## What you need to do
With the pictures left aside, write out exactly the lines of the listing below from the line with "Utility Programs What is a screen saver" to the line with "Julia Holter - Aviary", both included, and only those.
---------- Entries supplied
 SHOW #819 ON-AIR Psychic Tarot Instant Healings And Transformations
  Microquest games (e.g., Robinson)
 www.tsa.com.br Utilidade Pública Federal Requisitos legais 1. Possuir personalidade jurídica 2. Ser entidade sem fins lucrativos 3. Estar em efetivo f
--------------------
---------- Entries supplied
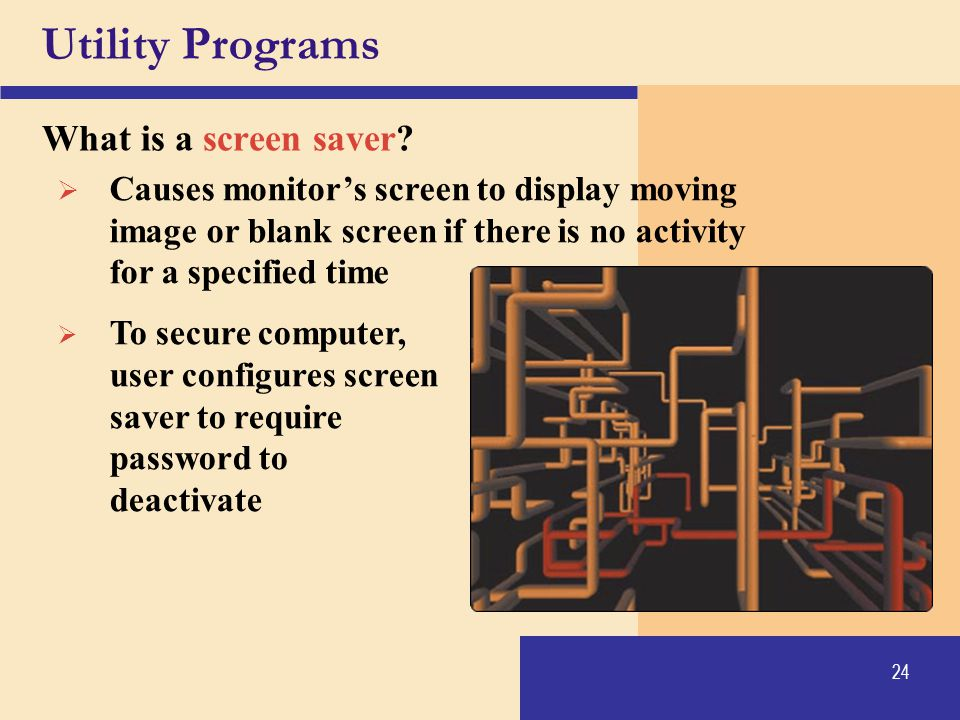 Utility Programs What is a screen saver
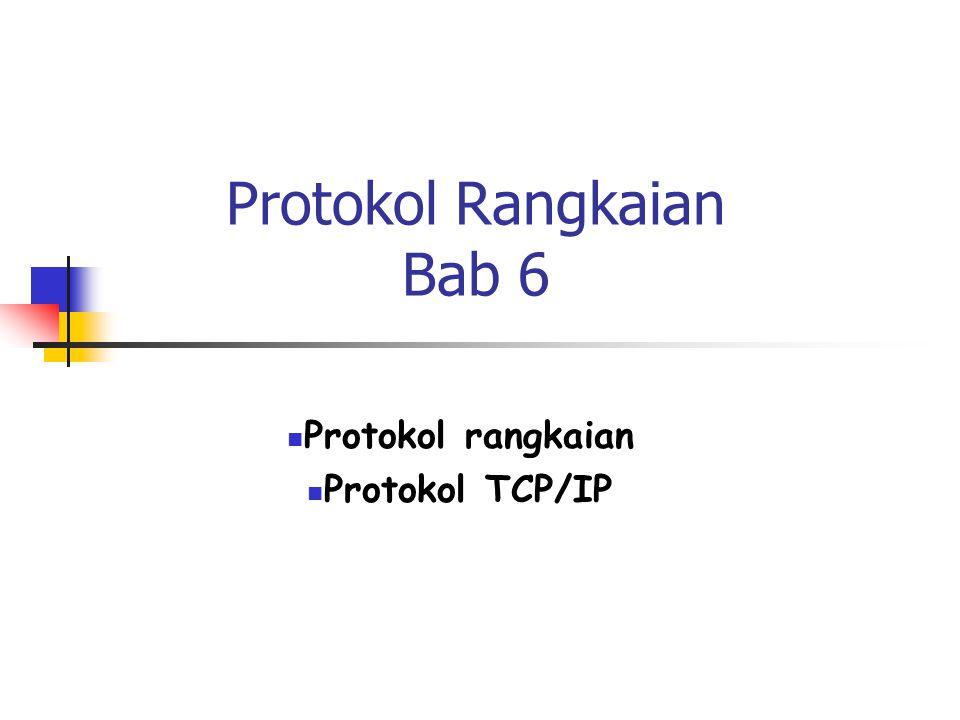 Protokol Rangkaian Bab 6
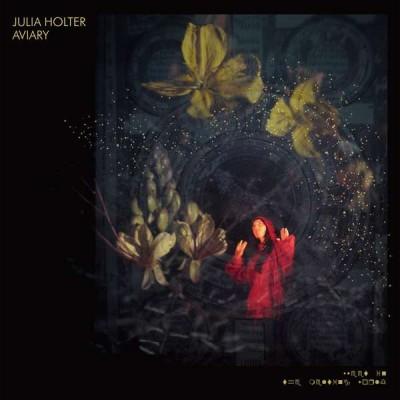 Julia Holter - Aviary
--------------------
---------- Entries supplied
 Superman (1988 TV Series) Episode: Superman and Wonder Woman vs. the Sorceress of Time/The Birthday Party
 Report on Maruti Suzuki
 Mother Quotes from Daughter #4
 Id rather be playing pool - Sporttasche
--------------------
## Task output
 Utility Programs What is a screen saver
 Protokol Rangkaian Bab 6
 Julia Holter - Aviary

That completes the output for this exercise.